● WHAT YOU ARE ASKED TO DO
Reproduce the records below word for word, from the line containing "From the camera's standpoint, what" to the end of the records.

● TASK DATA
· · · · ·

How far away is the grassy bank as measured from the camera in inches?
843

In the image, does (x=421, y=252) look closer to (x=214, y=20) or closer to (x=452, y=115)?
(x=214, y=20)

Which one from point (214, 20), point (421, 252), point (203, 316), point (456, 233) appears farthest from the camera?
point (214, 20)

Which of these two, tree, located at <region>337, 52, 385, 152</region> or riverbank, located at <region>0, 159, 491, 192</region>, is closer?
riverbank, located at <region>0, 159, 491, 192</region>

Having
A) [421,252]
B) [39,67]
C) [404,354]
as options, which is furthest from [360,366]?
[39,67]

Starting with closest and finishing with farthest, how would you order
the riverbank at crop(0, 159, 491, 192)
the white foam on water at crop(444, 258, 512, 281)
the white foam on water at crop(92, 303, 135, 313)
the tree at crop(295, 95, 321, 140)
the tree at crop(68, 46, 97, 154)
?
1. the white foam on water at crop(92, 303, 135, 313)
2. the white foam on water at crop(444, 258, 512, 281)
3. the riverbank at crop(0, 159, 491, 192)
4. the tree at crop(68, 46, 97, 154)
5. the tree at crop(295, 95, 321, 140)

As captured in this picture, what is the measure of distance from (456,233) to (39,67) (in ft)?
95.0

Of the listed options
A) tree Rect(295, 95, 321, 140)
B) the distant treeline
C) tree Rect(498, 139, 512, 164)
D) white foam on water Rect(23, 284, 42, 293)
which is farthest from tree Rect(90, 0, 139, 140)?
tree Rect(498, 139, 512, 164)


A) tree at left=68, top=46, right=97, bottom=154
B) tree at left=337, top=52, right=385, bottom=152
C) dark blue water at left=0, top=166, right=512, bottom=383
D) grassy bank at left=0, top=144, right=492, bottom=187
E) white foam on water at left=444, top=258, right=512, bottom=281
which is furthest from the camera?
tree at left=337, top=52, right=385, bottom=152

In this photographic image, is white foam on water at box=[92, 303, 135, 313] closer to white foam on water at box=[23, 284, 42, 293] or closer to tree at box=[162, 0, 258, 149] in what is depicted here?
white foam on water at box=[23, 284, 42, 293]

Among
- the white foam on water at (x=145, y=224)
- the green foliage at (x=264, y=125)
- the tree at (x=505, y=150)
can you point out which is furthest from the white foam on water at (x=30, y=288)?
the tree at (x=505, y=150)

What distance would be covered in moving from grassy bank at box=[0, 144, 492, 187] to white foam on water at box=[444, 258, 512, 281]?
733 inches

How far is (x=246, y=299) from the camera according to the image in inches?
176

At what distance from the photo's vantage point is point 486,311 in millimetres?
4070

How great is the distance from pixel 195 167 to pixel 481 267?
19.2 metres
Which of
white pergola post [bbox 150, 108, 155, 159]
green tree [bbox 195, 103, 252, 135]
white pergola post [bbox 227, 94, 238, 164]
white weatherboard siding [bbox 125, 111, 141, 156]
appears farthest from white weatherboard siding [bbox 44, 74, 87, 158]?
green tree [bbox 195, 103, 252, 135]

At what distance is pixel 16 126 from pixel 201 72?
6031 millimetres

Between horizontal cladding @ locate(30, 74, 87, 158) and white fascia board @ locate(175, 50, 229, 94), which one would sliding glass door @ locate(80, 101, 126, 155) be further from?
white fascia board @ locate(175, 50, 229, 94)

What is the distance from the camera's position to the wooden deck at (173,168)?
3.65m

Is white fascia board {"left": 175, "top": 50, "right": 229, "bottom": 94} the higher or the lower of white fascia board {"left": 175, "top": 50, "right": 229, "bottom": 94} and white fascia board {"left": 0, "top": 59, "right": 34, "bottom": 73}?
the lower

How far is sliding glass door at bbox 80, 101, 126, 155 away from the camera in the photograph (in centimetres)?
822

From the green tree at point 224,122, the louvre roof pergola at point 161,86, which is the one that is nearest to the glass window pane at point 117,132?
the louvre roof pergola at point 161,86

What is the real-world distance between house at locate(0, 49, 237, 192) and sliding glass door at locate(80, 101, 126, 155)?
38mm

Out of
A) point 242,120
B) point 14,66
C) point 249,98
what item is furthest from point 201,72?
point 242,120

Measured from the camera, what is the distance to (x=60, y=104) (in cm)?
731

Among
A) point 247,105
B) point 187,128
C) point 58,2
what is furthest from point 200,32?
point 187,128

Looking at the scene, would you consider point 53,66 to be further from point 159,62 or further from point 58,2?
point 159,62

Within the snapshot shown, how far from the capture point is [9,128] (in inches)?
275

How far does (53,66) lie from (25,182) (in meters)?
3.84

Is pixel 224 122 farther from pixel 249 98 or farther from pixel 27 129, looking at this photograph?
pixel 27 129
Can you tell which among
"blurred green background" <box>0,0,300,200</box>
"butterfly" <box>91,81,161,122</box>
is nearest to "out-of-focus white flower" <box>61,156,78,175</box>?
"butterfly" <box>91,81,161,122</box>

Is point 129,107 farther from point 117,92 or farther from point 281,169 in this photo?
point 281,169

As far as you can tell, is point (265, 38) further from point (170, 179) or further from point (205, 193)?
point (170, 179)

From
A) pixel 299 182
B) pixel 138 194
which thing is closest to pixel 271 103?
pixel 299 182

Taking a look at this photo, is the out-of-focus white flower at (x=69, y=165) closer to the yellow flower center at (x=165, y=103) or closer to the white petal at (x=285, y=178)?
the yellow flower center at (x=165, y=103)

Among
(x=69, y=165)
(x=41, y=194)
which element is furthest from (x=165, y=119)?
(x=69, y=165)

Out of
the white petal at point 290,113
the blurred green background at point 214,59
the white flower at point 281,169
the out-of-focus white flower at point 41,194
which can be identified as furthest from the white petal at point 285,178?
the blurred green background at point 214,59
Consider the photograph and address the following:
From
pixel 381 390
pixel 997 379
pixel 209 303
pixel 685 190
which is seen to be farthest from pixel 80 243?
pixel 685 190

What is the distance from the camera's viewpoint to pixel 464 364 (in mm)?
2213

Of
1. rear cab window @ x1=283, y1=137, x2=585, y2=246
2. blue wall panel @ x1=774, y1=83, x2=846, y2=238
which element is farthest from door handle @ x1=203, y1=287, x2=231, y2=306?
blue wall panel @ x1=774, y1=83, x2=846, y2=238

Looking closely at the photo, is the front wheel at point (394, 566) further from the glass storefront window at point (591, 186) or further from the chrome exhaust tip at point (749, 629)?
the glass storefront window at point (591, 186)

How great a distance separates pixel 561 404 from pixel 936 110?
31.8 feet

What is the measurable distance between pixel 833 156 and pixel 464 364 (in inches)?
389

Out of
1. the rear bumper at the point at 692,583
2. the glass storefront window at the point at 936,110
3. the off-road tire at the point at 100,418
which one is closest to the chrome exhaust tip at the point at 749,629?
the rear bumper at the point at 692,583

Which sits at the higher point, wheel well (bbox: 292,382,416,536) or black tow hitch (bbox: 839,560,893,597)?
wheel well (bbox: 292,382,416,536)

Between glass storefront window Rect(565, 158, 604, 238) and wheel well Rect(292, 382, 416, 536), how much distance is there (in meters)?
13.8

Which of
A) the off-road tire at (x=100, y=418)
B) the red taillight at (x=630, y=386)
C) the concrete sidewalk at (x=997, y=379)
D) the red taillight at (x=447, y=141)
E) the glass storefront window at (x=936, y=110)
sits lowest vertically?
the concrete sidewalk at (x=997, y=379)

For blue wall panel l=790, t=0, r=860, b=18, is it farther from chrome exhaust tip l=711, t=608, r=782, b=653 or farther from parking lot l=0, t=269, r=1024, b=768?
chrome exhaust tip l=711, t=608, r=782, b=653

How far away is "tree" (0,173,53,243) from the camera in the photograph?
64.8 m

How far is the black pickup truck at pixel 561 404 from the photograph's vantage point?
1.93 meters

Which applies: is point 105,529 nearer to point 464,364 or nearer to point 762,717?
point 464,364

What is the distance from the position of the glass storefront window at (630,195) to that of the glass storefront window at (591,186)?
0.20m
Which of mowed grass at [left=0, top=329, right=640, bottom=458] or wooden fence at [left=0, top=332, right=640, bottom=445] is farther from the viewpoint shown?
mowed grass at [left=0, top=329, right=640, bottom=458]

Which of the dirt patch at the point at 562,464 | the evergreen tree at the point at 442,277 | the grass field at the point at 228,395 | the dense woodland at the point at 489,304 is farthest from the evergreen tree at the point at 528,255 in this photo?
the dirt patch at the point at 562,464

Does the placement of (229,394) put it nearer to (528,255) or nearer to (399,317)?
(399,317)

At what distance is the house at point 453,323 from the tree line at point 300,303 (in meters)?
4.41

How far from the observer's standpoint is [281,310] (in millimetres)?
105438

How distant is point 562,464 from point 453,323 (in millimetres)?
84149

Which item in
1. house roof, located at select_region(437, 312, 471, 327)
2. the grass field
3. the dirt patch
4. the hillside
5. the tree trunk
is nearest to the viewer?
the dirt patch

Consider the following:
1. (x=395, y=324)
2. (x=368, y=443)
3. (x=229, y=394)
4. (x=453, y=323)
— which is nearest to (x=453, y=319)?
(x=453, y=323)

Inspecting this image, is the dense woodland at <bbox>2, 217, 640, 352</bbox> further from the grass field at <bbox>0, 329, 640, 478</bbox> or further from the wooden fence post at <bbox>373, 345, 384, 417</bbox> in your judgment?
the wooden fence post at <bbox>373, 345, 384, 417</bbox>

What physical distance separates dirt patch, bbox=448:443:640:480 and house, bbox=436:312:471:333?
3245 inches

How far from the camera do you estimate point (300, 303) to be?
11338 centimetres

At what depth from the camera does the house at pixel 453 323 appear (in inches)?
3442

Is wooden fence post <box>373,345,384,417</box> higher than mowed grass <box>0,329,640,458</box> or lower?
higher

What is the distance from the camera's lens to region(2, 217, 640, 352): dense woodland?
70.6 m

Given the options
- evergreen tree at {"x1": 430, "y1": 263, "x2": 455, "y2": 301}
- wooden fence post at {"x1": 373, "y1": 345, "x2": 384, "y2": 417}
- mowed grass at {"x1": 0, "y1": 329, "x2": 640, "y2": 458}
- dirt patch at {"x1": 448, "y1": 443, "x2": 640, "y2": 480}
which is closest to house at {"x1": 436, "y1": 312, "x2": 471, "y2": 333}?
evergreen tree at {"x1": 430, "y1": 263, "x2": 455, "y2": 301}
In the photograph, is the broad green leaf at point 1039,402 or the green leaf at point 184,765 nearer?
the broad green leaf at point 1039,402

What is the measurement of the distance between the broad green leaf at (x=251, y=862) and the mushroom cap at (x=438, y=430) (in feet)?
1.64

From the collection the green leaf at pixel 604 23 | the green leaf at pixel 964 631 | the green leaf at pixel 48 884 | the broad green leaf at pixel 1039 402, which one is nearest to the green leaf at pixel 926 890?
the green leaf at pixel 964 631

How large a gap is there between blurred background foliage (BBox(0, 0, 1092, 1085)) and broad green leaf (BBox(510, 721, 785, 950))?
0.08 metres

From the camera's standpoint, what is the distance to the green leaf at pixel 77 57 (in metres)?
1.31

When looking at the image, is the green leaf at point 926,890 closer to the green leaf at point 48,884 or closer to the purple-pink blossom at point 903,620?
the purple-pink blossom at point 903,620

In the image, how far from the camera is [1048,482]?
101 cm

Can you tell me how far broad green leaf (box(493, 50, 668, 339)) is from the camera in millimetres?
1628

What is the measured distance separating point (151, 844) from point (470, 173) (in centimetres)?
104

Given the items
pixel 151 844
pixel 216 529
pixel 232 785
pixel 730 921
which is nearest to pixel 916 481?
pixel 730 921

· · · · ·

● COMPLETE OUTPUT
From the camera's standpoint, what is the distance to the green leaf at pixel 77 57 (in metres)?
1.31

When looking at the image, is the green leaf at point 926,890 closer to the green leaf at point 48,884 or closer to the purple-pink blossom at point 903,620?
the purple-pink blossom at point 903,620

In the image, how far from the camera is [1048,482]?
101 cm

Can you tell me how far broad green leaf (box(493, 50, 668, 339)) is from the camera in millimetres?
1628

What is the measured distance separating point (151, 844) from point (470, 173) (in centimetres)?
104

Given the items
pixel 151 844
pixel 216 529
pixel 232 785
pixel 730 921
which is nearest to pixel 916 481?
pixel 730 921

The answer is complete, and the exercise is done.